Like all good things, the bonds of earthly kinship are to be valued, but not idolised. Our families are not to be closed in upon themselves. Rather, as St John Paul II writes, they are to be “schools of love” in which children experience, and are formed by, the self-giving life of God.

In our Old Testament reading, Hannah presents the infant Samuel in the temple at Shiloh. Samuel is presented to the Lord as soon as he is weaned. Francesca Aran Murphy describes it as “a hard maternal sacrifice”, and notes the many parallels between the story of Hannah and Samuel and that of the Blessed Virgin Mary and Jesus. In particular, Hannah’s presentation of Samuel is echoed by Mary’s presentation of the Christ-child in the Temple (Brazos Theological Commentary on the Bible: 1 Samuel).

In our Gospel, Mary sees the fulfilment of Simeon’s prophecy that “a sword will pierce your heart” as her son offers his life upon the altar of the Cross. Both mothers, at great emotional cost, leave their children a “space of freedom” to pursue their God-given vocation.

For every parent, love involves a willingness to allow his or her child to grow into his or her vocation. Part of the pain of parental love is the fact that it both requires an acceptance of that “space of freedom” and yet cannot but care deeply about the choices that the child makes.

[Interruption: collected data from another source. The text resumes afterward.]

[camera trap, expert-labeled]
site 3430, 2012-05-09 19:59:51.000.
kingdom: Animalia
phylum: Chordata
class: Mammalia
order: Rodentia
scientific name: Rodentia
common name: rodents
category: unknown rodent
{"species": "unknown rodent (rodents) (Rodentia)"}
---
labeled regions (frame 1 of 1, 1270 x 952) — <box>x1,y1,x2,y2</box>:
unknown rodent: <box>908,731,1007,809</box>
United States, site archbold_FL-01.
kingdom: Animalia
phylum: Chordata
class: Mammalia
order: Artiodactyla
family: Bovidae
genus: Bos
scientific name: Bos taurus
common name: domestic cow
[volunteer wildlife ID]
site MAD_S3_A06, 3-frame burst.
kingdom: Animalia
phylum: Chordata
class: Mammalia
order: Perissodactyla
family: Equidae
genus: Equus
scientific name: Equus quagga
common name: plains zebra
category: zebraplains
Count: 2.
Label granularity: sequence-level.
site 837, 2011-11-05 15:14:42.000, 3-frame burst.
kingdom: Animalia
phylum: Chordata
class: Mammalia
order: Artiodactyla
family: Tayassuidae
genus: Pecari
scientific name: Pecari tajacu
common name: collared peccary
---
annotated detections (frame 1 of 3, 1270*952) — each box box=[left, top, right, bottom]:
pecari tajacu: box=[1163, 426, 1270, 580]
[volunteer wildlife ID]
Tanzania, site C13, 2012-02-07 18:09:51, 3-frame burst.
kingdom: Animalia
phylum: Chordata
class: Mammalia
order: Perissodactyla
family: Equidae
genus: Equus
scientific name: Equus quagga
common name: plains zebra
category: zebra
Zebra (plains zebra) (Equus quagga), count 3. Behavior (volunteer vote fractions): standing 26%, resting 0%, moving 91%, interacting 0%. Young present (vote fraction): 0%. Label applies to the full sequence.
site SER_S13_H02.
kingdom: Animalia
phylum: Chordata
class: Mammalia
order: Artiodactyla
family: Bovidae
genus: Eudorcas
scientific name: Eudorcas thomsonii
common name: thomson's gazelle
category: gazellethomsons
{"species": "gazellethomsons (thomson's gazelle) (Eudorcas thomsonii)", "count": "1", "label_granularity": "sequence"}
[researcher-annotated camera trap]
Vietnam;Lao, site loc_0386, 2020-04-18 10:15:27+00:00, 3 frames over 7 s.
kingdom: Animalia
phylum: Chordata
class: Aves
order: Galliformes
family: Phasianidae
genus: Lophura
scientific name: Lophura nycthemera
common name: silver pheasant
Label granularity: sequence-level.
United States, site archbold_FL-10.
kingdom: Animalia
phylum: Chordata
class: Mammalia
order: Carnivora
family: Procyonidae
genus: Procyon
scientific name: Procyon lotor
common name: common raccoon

It is not only the freedom of the child which causes pain to his or her mother, but the child’s capacity for suffering. In a meditation on the Passion, St Bernard of Clairvaux declares to Mary that “the violence of sorrow has cut through your heart, and we rightly call you more than martyr.”

Besides revealing the cost of Mary’s love for her son, our Gospel reveals the maternal care of Jesus. As Pope Benedict XVI observes, the historical details of John’s Gospel are usually recounted to make a theological point: “His concern always goes deeper than the mere facts of the past. The event points beyond itself to that which endures.”

The first “clue” to the deeper meaning is Jesus’s use of the word “Woman”. This refers back to Jesus’s mode of address at the wedding in Cana. That miracle had been “an anticipation of the definitive marriage feast — of the new wine that the Lord wanted to bestow”. It is at Calvary that this “wine” is poured out for the life of the world (Jesus of Nazareth: Holy Week).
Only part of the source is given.